Mauritane unrolled the note and read it. It simply said, "I win," and was signed by Purane-Es.

the battle of sylvan.

Many of Eloquet's men had fallen alongside the residents of the Temple Aba-e, their corpses mixed indiscriminately with those of the coenobites. A hasty search revealed no survivors except the girl holding the abbot's lifeless head; the girl herself was deeply in shock and could tell them little else about what had happened.

During the search, a group of soldiers from Eloquet's cell returned from the city; they walked into a tableau of agonized silence. Satterly paced slowly by the fire; Raieve knelt by the dazed girl. Silverdun sat with his head in his hands, staring forward.

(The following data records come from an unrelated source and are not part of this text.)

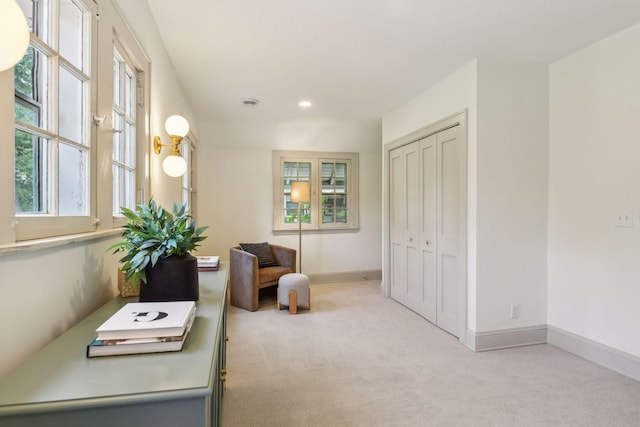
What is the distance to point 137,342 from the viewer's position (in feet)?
2.94

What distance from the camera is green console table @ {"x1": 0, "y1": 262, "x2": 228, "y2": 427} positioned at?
699 millimetres

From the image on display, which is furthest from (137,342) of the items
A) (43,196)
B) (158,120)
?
(158,120)

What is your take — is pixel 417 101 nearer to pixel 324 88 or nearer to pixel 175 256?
pixel 324 88

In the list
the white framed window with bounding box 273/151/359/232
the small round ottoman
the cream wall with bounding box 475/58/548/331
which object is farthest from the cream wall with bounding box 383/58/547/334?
the white framed window with bounding box 273/151/359/232

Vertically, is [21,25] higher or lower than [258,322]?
higher

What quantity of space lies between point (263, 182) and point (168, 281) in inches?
162

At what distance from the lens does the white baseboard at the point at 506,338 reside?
110 inches

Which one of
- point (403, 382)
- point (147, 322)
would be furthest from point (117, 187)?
point (403, 382)

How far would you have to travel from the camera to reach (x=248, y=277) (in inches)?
157

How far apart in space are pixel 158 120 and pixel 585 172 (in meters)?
3.30

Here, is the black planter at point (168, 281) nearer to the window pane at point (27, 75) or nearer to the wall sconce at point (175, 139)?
the window pane at point (27, 75)

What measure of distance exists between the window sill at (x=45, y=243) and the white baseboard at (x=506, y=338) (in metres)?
2.82

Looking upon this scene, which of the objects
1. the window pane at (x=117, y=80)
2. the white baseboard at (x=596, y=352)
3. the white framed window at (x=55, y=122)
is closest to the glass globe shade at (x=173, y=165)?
the window pane at (x=117, y=80)

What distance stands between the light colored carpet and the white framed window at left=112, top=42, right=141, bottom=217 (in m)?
1.40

Mauritane was deep in thought when the soldiers returned, barely noticing them. It would be tempting, he imagined, to chase Purane-Es down and beat him to death slowly with a tree branch. He imagined the scene graphically. But it was no use. There was no punishment for Purane-Es that would compare to the tragedy the fool had evoked. And for what? Revenge? Envy? Simple malice? Mauritane could not understand Purane-Es's mind, and it troubled him.

Regardless, the destruction of Mab's city had not prevented a war, it had only evened the odds. Seeing the expressions of horror on the faces of Eloquet's men, Mauritane realized that Purane-Es had fouled things up even more than he'd thought.

"The Royal Guard Commander did this?" said one of the men. "And with our backs turned! They lied! We trusted them and they lied!"

"I knew we should never have allied with them," cursed another.

Eloquet attempted to calm them. "The Unseelie are still coming," he said. "If we turn against the Seelie now we will all die, as surely as anything I know to be true."

"What difference does it make?" said a blond boy, reeling at the sight of the bodies. "We're all dead anyway."

Eloquet swallowed. "No. When I tell you what I'm about to tell you, I think you'll believe differently." Eloquet related to them the story of Mauritane's fight aboard the city of Mab, how his battle cry had split the city in two.

Mauritane didn't say anything, although he knew his cry had done nothing to tear the city apart. The great ship, without its Masters of Elements and Motion to hold it together, had flown apart from its own weight.

"I'm telling you, Mauritane is He Who Clears the Path," Eloquet said. "He is the one who prepares the way for She Who Will Come."

Mauritane thought back to what the Thule Man had said and shivered, but said nothing for fear of encouraging Eloquet. Whatever mantle was being thrust upon him, he wanted no part of it.

"And you think," said Silverdun bitterly, "that these murders are the sacrifices spoken of in the Rauad Faehar? 'And you will know him by the great surrender that comes around him, when the blood will pool at his feet."'

"That is what I believe," said Eloquet.

"If that makes you feel better, then so be it."

Some of Eloquet's men glared at Silverdun.

"Don't be so blind, Silverdun," said Eloquet. "When our people hear what's happened here and who caused it, the alliance we worked so hard to create will crumble in an instant. Aba could not have wanted this; the Rauad also says that Aba will redeem for good all that is evil. Aba will take back pain and suffering from the Usurper and the Adversary and sanctify them."

Silverdun grimaced. He looked at Eloquet for a long time, then nodded. "I suppose anything is possible," he said.